SOURCE:
╭──

Knuth has an essay about developing TeX where he talks about going over a pure destructive QA personality and trying his hardest to break his own code. Do you think most developers are good at doing that?
May I simply refer you to the size of the defect trackers of the world’s most mature pieces of software?

Programmers probably aren’t always the most thorough analysts of their own code’s robustness. I’d venture to guess that every programmer who has written software for someone else to use has had at least one opportunity to stare blankly at a bug report and wonder, perhaps aloud, “Well of course it failed when they did that, but … who would do that?!” That said, I think the develop mindset is capable of that sort of “pure destructive QA personality”. But it’s far easier to code for good input than to consider every possible failure scenario, and sometimes we get lazy about that stuff or assume that someone else has already checked the constraints elsewhere in the codebase.

How do you avoid over generalization and building more than you need and consequently wasting resources that way?
There’s always a temptation to over-generalize when developing. It’s a side-effect of the programmer gene, right?  Software is entirely about convenience. Software developers (and engineering-minded folk in general) are a paradox: we work so hard just to do so little! Every line of code exists because there’s some task or portion of a task that we simply don’t want to repeat in the future. I’ve written countless little custom scripts merely because I can’t be bothered to manually repeat some multi-step activity. So it’s so very natural for a programmer to think not just, “How can I do X?” but “How can I do X, Y, and everything tangentially related to both once and never again?”

I’ve found it helpful to work in a community with like-minded folks who keep those tendencies in check. I also notice that I’m more likely to over-generalize when writing a piece of code for my own use only as opposed to something that will be publicly released. Maybe those two boil down to the same basic idea – working transparently. Strict deadlines can also help to keep you grounded in the immediate needs of the moment, too. But deadlines tend to be less forgiving than human peers when you foul up!

What has changed the most in the way you think about programming now versus when you started?
Scope. When I first started programming, I was doing stuff by me, for me. I was scratching my own creative and organizational itches and I selfishly thought about programming in that context: my creativity; my organization; my approach.

Programming is a gift that’s meant to be shared. Sure, I still write stuff for my own use only but I realize now more than ever before that the code I write or help to write has the power to make other people’s lives easier, too. In the past decade, I’ve had so many chance meetings with random Subversion users, and while many of them seem captivated by the fact that they are speaking with one of its developers, I’m likewise captivated by the idea that some text I bang out in Emacs on my laptop gets shared with and refined by 20 or 30 other developers, compiled on countless other computers, and then used and enjoyed by millions of people. Oh, and that Emacs software, and the operating system it’s running on, and the compiler, and who knows how many other piece of software that bind it all together  were all written in the same way, by teams of programmers sharing their gift with others. Suddenly, I find that it’s no longer just about me.

╰──

PROBLEM TO SOLVE:
Quote the interview from "Knuth has an" to "pieces of software?". The lines that come next are separate material with no connection to the interview.

Scene question records:
╭──

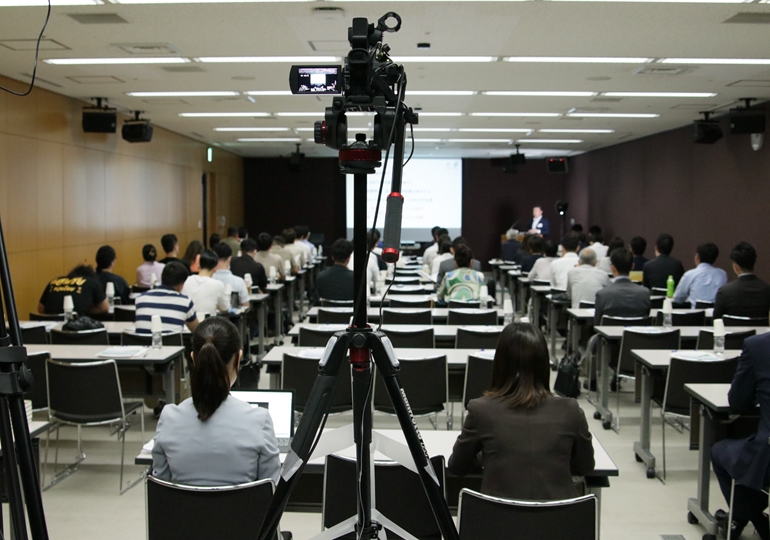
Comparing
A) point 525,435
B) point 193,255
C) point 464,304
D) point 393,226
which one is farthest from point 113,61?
point 393,226

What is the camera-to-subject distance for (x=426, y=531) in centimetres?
242

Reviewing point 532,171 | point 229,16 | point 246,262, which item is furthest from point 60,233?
point 532,171

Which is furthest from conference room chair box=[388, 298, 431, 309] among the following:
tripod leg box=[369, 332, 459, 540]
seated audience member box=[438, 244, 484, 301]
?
tripod leg box=[369, 332, 459, 540]

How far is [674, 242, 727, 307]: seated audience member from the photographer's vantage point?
6.97 meters

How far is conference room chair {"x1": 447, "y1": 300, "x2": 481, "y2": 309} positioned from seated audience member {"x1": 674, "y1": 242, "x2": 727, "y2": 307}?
6.78 feet

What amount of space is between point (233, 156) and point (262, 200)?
172cm

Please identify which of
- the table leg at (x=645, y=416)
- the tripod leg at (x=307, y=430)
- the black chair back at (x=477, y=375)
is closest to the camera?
the tripod leg at (x=307, y=430)

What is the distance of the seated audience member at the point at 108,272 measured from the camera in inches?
262

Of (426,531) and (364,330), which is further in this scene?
(426,531)

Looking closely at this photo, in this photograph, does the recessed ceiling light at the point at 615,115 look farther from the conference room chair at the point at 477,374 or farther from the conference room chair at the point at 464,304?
the conference room chair at the point at 477,374

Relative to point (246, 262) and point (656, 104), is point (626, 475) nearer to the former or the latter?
point (246, 262)

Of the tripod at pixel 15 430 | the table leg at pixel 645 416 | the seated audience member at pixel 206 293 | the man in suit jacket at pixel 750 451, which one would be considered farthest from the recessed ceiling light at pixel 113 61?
the tripod at pixel 15 430

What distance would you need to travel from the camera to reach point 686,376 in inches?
169

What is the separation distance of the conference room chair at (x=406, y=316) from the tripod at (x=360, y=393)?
4.45 m
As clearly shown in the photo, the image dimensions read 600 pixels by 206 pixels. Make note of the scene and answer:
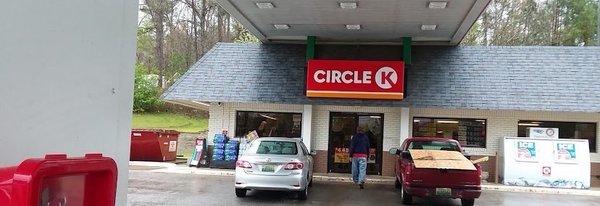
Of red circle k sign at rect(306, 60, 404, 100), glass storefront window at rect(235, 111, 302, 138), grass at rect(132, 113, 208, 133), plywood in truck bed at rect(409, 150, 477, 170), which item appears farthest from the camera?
grass at rect(132, 113, 208, 133)

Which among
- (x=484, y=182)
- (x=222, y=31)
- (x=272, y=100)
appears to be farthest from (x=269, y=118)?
(x=222, y=31)

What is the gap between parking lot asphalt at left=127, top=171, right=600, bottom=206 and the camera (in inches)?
516

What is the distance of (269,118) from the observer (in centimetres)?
2102

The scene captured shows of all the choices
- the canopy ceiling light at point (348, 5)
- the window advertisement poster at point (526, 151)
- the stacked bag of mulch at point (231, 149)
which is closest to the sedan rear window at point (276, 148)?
the canopy ceiling light at point (348, 5)

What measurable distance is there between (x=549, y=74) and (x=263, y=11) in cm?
1027

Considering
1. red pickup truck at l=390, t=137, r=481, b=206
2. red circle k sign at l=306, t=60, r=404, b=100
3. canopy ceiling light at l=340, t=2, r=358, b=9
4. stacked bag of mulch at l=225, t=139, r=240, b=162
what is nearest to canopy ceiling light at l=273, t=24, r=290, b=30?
red circle k sign at l=306, t=60, r=404, b=100

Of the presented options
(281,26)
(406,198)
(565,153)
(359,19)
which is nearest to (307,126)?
(281,26)

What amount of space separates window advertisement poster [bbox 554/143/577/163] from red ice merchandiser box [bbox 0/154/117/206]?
19.3 meters

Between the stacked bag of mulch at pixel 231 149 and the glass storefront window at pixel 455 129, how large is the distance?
6.32m

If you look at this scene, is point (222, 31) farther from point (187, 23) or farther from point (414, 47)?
point (414, 47)

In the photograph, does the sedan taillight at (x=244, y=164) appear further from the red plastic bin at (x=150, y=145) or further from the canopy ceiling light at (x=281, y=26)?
the red plastic bin at (x=150, y=145)

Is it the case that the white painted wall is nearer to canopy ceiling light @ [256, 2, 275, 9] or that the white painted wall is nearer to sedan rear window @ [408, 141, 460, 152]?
canopy ceiling light @ [256, 2, 275, 9]

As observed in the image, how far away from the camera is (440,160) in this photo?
43.3 ft

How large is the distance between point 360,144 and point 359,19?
3680 mm
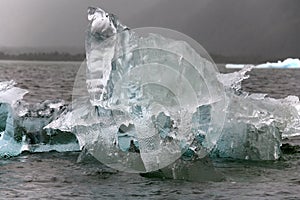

╰──

TASK OUTPUT:
Knuth has an essay about developing TeX where he talks about going over a pure destructive QA personality and trying his hardest to break his own code. Do you think most developers are good at doing that?
May I simply refer you to the size of the defect trackers of the world’s most mature pieces of software?